One of the great American plays, Thornton Wilder’s Our Town, opened at the University
of New Haven on November 16. The theater program put on the production, directed by
a theater professor at the university, Jonathan Yukich.
Though the play was written and first produced in 1938, the text has held up and in
some ways, still feels relevant for audiences watching in 2016 – part of that is due to the
metatheatricality of Wilder’s writing, but more on that later.
The show’s script calls for a very minimalist stage design – two tables with three chairs
at each, and two trellises. Everything else had to be mimed: mothers cooking breakfast,
the children doing homework at their windows and Howie Newsome delivering milk to
the Gibbs and Webb households every morning. The actors had to set the scene using
only their hands to represent what their characters were doing. The lack of props didn’t
take much away from the show, it made the dialogue front and center. All of the
audiences’ attention was pulled to it, but it also wasn’t hard to figure out what they were
miming.
The combination of the acting, sound design and direction made up for the non-existent
props. It was still 100% clear what each character was doing at any given moment.
The metatheatricality is a running theme in Our Town. The show’s main figure, the
Stage Manager, played by Zach Fontanez, exists on stage in 2016, not 1901, 1903 and
1913, when the action is taking place. In his first monologue, he states that the audience
is watching a production of Our Town, directed by Yukich, in Bucknall Theater. The
fourth wall is broken, and seems to stay broken whenever the Stage Manager addresses
the audience, or the actors on stage. The Stage Manager is the one who sets up the time
each act takes place in. He is also there to clue the audience in on occurrences that
happen off stage, such as the eventual deaths of Mr. and Mrs. Gibbs. He sets the scene,
and in a way, he’s like a Grover’s Corners tour guide. Fontanez was a great Stage
Manager.
As a whole, the cast seemed to have completely immersed themselves in the roles they
were playing. In such a well-known and well-loved play, it is important to understand
the characters, and this group of actors, all U.N.H. students, did.
“These characters have sprung to life with this cast, and they’ve each taught me
something new about life and myself with every performance,” said Kate D’Alessandro, a
senior who was a member of the company’s choir.

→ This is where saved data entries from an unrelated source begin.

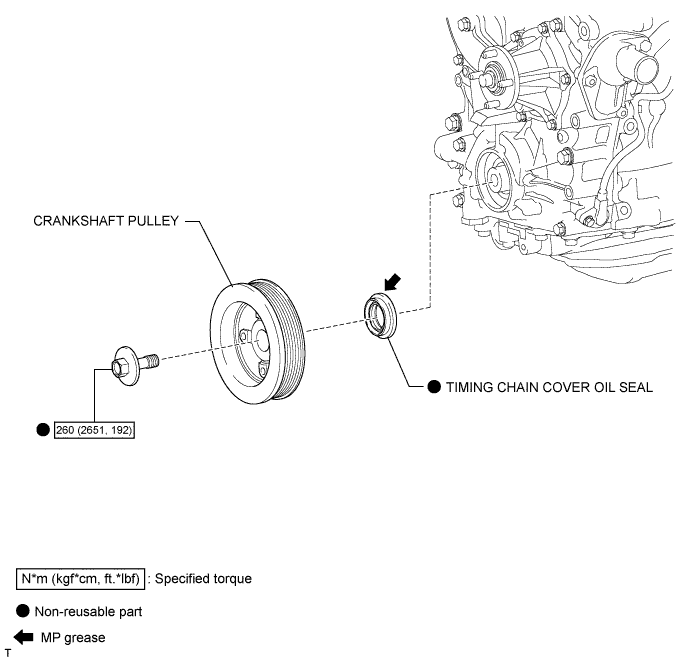 CRANKSHAFT PULLEY

● TIMING CHAIN COVER OIL SEAL

● 260 (2651, 192)

N*m (kgf*cm, ft.*lbf) : Specified torque

● Non-reusable part

MP grease

T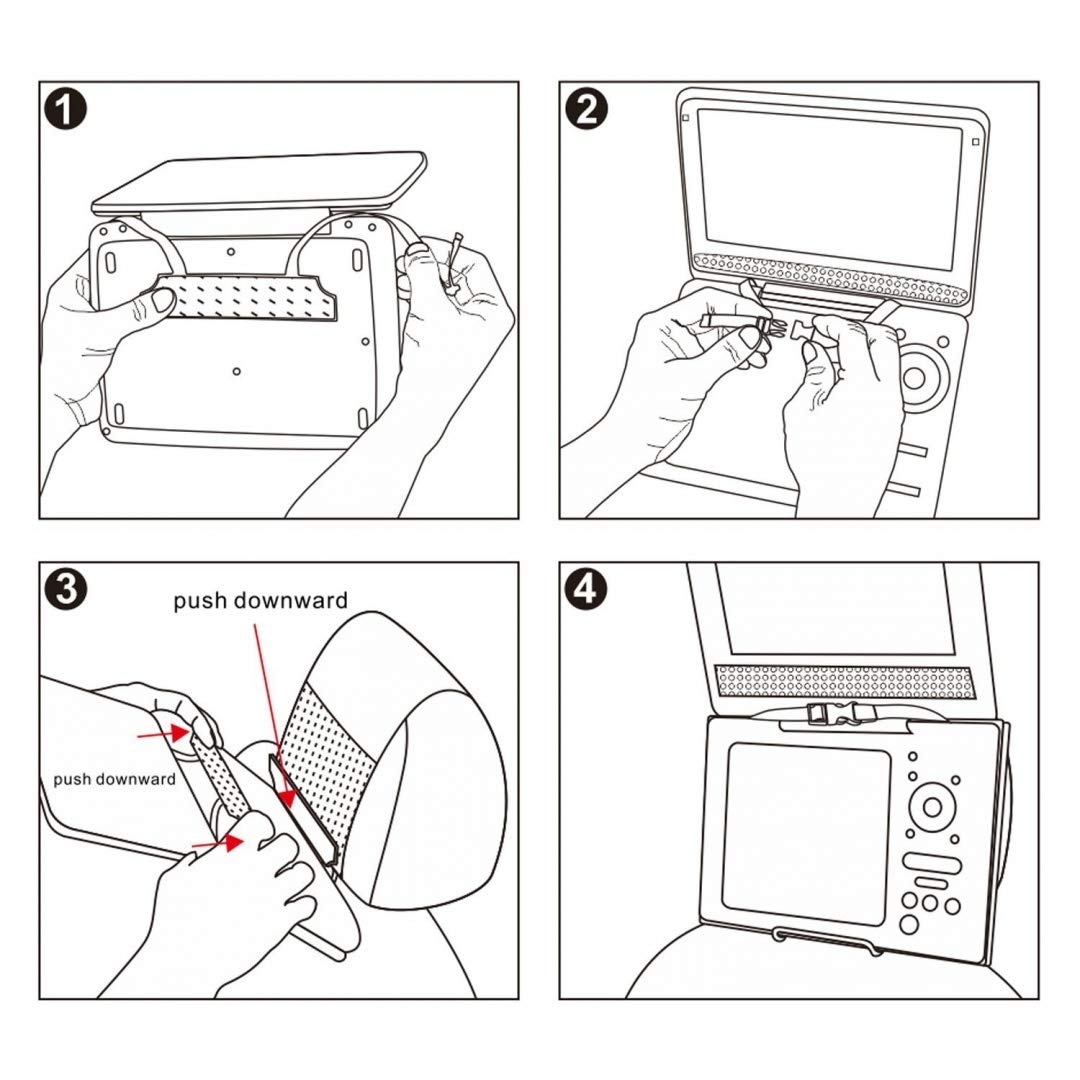 1

2

3

push downward

push downward

4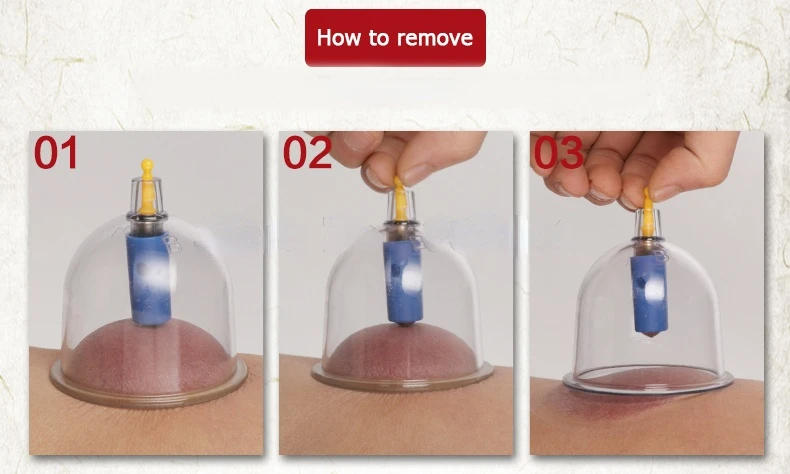 How to remove

01

02

03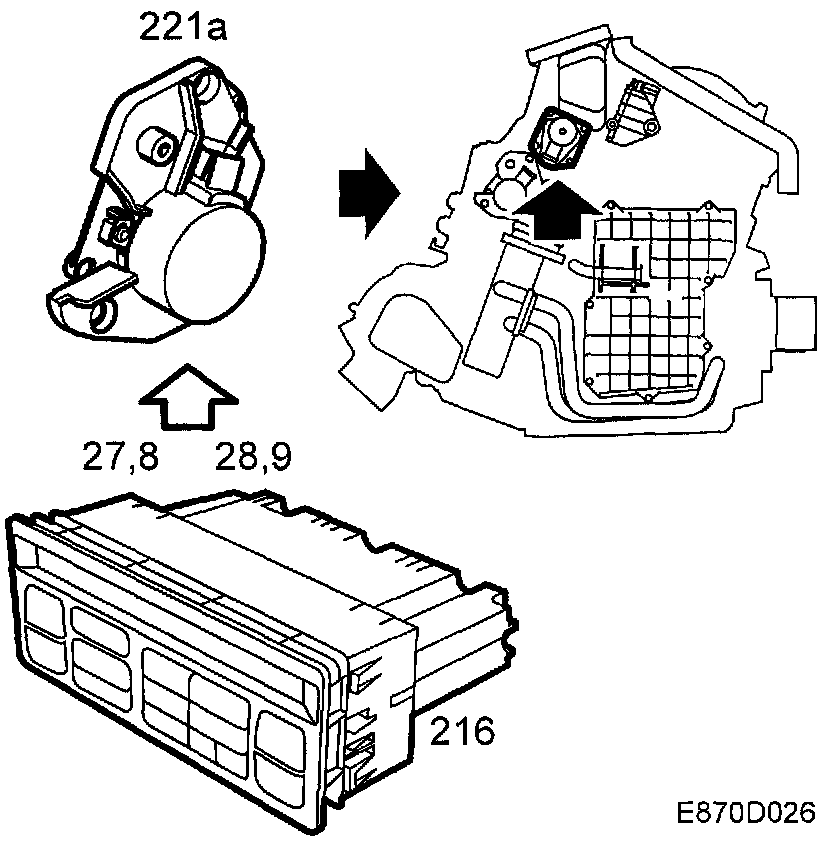 221a

27,8 28,9

216

E870D026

Though the show itself is 78 years old and the “slice of life” element of the play may
seem outdated (specifically instances like the milkman hand-delivering milk to every
home in the morning, for example), at it’s core Our Town has managed to stay relevant
through the themes it presents. All elements of this play could be modernized: we all
know a George Gibbs, a popular athlete that all the girls lust for. The show’s third act,
known as Death and Dying, presents a situation that would be the same for anyone –
eternity. When Emily Webb, now Emily Gibbs after marrying George late in act two,
dies during childbirth, she enters eternity. It’s a concept she can’t understand, and
doesn’t understand until the Stage Manager allows her to revisit a single day in her life.
Erica Quaedvlieg, who played Emily, captured all of the emotions so well, confusion,
excitement, and eventually the sadness that the show ends on.
Emily learns, when looking back on her life, that her family didn’t appreciate all the
moments of life they had. That may be what Wilder wanted viewers or readers of his
play to take away. That is the message from the show that continues to transcend
decades. People are still living and dying, time is still carrying on. Life happens so
quickly and we aren’t even appreciating it as it passes us by.
When U.N.H’s production ended, audiences left the theater and walked into a lobby that
had transformed during the performance.
In the show’s first act, the Stage Manager tells the audience about the items being placed
in the cornerstone of the new bank in Grover’s Corners. An insert in the program asked
the audience member what they would place in a cornerstone. The inserts were collected
and answers were compiled. When the show ended, a scrolling projection listing all of
the answers from the audience, cast and crew played over Bucknall Theater’s exit. The
answers ranged from iPhones to more personal things like family recipes. It was an
interesting look at what the people in attendance found to be important to them.
One of the biggest takeaways from Our Town and one that should leave an impact with
viewers of the show is that Our Town is not just Grover’s Corners, New Hampshire. Our
Town is your town, and my town, and West Haven, Connecticut. It’s all of Our Town.